# Database feature sets

The purpose of this notebook is to create the array of feature sets suggested by the available SNOMED-CT codes in the Connected Bradford primary care data table.

The database feature sets must be handled differently to the other feature sets because there are so many feature sets in the database. I will not define an fs_database like fs_clinician or fs_literature, where each feature set is represented by a column in a pandas.Dataframe with a row for each patient. Instead, I will define an n-by-1 pandas.Dataframe containing the list of feature sets (i.e. SNOMED-CT codes) that satisfy the boundary filter of not occuring too frequently nor too infrequently. This list will be used directly in a script that applies the mutual-information filter.

### Imports and helper functions

In [3]:
%run 'UNSEEN_helper_functions.ipynb'
%store -r

## Load prerequisites

In [2]:
%%capture
if 'caseness_array' not in globals():
    print("not here")
    %run ./"UNSEEN_create_caseness_variables.ipynb"

# Instantiae BigQuery client.
client = bigquery.Client()

## Query database for individual SNOMED-CT codes
The first feature sets to be assessed are individual SNOMED-CT codes found in the Connected Bradford primary care table.

The tables outputted below shows the count of patient records in which unique SNOMED-CT codes occur. The first table provides counts are aggregated in ranges from $<10$ to $>10,000,000$ by factors of 10. The second set of tables presents counts aggregate in the bounds defined by the arguments made previously, for each caseness variable.

In [4]:
# Declare your redaction threshold and target rounding number.
global redaction_threshold
redaction_threshold = 7
global target_round
target_round = 10
global sql_variables
sql_variables = \
"""
DECLARE redaction_threshold INT64 DEFAULT """ + str(redaction_threshold) + """;
DECLARE target_round INT64 DEFAULT """ + str(target_round) + """;
"""

# SQL syntax.
global sql_base
sql_base = \
"""
WITH
tbl_persons AS (
SELECT
    DISTINCT person_id
FROM
    """ + server_id + """.""" + database_id + """.person
# Limiting to age range 18-70.

#### Exercise details:
Rewrite the database feature sets notebook from "client = bigquery.Client()" to "each caseness variable.", changing each "SNOMED-CT" to "SNOMED CT". Work only from the database feature sets notebook and draw on nothing beyond it.

#### Extracted records:

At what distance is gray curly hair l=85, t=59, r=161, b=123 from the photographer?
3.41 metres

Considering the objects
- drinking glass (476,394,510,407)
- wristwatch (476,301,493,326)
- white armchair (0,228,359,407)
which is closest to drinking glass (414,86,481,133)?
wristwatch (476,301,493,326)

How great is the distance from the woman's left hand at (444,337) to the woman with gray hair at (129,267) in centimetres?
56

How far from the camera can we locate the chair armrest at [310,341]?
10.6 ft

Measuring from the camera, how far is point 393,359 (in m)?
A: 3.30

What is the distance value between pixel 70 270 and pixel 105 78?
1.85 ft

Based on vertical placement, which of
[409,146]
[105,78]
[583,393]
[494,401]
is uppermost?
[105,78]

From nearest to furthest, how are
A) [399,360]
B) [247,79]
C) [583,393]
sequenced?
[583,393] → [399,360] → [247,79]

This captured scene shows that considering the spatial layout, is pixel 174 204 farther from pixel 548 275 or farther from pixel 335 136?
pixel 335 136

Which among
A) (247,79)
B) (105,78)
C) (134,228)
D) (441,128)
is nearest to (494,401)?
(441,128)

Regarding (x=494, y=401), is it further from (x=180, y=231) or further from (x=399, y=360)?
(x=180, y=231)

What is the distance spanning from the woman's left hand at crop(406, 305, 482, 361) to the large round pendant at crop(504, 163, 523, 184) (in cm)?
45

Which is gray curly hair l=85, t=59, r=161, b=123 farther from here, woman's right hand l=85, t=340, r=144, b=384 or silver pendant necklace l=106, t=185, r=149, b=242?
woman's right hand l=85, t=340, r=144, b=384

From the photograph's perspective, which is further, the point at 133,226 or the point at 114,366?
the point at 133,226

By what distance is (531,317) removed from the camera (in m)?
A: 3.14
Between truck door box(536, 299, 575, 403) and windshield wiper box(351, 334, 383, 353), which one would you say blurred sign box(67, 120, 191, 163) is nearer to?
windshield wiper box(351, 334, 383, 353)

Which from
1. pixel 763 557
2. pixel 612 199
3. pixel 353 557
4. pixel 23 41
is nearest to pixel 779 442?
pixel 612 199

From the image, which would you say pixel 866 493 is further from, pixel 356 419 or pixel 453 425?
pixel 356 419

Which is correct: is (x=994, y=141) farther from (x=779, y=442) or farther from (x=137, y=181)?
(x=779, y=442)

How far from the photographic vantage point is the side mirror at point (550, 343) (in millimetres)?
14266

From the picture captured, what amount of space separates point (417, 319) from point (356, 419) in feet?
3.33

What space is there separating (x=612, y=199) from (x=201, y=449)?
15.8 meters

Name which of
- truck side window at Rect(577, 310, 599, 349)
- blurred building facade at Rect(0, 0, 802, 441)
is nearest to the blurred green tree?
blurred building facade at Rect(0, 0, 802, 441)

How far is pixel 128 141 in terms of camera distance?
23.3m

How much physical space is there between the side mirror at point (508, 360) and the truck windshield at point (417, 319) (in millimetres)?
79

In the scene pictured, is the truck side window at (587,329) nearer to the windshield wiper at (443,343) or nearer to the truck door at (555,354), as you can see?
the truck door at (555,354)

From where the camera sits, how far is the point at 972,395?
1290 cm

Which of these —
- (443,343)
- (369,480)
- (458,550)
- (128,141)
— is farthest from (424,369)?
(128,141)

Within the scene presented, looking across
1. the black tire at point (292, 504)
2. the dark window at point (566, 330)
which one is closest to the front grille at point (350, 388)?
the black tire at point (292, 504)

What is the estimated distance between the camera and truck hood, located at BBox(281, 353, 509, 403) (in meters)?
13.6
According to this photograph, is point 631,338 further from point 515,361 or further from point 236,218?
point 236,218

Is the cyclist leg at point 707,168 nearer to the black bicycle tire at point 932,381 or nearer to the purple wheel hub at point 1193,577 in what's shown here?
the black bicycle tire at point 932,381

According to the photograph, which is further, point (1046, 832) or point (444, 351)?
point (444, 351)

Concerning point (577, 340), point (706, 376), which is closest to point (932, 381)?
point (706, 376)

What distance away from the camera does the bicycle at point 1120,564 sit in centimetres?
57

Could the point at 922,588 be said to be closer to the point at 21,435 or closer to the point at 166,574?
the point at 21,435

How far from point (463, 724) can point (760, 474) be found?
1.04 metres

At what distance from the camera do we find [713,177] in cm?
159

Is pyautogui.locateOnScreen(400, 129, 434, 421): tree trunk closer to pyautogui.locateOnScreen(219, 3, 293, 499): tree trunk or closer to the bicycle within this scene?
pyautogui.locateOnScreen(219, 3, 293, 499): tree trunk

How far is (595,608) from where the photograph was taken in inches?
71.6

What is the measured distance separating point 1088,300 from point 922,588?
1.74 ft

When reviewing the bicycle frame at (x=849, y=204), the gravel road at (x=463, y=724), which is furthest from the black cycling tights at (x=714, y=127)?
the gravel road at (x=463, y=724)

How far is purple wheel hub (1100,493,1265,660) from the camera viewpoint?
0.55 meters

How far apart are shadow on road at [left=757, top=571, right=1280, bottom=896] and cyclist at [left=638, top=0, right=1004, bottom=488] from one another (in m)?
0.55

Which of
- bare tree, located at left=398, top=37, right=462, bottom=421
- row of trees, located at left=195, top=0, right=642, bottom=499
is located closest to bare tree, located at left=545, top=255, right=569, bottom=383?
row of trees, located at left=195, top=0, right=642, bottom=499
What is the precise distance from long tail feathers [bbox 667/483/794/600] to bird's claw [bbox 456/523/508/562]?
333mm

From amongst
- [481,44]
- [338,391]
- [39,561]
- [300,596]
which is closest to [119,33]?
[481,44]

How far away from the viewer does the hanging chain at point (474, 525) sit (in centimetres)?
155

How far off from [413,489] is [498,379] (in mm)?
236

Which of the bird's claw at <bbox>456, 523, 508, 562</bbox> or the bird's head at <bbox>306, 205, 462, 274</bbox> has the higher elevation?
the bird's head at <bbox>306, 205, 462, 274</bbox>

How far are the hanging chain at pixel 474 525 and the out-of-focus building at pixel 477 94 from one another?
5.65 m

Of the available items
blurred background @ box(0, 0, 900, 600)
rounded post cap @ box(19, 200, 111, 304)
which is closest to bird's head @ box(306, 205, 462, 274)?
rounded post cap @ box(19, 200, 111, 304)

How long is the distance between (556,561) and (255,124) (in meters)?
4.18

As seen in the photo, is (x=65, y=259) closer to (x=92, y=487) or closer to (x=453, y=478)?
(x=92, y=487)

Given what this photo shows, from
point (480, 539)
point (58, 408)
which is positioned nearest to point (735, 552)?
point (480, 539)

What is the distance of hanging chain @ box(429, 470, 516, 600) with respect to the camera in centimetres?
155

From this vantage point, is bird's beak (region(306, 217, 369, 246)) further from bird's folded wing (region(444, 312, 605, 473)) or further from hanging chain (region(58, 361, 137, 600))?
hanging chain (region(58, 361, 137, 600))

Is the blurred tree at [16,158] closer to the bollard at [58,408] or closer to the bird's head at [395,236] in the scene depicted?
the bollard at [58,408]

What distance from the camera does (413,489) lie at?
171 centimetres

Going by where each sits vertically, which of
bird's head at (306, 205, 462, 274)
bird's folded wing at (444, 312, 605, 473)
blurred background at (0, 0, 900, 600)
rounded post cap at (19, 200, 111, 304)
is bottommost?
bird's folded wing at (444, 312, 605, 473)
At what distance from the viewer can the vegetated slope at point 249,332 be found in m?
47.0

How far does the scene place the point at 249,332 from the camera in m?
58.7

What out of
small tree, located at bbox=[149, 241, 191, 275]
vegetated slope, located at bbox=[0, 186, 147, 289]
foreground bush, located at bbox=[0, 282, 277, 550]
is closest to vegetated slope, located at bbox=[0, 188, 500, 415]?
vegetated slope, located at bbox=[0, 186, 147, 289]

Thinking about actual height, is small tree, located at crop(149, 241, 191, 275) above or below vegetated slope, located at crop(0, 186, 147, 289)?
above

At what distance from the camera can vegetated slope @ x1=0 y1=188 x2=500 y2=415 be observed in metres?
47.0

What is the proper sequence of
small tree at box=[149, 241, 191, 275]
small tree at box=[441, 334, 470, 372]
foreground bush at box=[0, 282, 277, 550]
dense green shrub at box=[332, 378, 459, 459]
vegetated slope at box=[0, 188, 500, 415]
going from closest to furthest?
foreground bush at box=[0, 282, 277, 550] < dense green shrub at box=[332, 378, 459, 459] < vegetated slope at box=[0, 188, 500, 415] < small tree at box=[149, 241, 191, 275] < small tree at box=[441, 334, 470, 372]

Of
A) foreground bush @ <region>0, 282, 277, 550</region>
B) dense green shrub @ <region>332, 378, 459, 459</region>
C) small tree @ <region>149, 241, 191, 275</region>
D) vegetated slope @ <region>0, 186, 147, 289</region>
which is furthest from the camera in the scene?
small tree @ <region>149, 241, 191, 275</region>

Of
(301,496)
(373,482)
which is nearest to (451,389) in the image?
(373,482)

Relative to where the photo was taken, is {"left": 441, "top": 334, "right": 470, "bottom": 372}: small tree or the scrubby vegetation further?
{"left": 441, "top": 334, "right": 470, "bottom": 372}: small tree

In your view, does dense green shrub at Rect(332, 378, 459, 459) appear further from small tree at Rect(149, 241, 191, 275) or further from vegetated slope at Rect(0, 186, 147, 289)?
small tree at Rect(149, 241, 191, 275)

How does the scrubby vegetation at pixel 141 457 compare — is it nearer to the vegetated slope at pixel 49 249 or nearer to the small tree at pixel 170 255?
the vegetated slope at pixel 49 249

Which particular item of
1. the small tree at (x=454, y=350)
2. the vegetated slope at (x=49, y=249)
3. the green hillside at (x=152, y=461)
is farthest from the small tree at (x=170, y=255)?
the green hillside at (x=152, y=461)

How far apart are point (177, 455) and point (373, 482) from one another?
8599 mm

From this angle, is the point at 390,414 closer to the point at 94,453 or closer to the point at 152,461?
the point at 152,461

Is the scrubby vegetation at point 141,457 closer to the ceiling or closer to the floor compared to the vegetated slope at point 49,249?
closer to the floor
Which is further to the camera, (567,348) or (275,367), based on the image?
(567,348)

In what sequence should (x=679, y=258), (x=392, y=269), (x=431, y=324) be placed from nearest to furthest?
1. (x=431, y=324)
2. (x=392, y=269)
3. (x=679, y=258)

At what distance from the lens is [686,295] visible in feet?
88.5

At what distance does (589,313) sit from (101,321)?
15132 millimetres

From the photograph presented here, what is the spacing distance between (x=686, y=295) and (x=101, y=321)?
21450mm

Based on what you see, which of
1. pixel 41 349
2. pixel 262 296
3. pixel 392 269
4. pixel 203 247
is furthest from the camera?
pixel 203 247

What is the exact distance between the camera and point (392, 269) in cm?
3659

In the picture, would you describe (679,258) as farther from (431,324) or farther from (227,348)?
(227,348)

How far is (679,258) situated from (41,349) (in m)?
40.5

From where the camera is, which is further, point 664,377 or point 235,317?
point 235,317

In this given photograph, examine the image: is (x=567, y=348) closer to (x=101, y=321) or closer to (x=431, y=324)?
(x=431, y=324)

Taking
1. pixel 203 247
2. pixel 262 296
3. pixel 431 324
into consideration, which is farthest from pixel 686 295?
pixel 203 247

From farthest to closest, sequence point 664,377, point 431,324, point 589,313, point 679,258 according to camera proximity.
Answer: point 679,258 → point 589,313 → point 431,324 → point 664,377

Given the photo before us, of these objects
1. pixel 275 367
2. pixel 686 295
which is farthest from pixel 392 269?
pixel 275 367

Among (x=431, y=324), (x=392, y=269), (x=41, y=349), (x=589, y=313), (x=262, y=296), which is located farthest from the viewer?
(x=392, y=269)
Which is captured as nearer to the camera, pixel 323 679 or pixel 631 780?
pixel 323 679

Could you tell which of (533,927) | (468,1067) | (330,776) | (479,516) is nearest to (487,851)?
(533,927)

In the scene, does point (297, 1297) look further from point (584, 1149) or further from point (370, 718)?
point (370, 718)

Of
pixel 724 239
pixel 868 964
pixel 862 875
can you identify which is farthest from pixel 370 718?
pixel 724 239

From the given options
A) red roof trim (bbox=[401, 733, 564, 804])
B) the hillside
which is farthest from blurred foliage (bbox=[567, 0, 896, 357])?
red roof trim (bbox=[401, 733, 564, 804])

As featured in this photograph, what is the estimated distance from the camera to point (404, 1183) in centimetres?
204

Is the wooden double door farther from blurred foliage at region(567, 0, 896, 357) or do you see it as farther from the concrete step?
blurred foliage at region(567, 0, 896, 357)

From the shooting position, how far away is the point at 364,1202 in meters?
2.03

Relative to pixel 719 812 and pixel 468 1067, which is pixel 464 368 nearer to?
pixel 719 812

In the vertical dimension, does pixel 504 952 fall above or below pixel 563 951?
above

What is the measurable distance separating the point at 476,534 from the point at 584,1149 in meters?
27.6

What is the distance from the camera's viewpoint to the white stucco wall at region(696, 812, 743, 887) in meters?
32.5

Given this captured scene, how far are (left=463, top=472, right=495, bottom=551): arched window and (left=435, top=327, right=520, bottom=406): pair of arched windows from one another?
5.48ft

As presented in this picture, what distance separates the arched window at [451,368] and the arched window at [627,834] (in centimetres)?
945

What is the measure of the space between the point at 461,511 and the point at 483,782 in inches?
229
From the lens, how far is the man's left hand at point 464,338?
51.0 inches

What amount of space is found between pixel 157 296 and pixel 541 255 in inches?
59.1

#### Output of the exercise:
client = bigquery.Client()

## Query database for individual SNOMED CT codes
The first feature sets to be assessed are individual SNOMED CT codes found in the Connected Bradford primary care table.

The tables outputted below shows the count of patient records in which unique SNOMED CT codes occur. The first table provides counts are aggregated in ranges from $<10$ to $>10,000,000$ by factors of 10. The second set of tables presents counts aggregate in the bounds defined by the arguments made previously, for each caseness variable.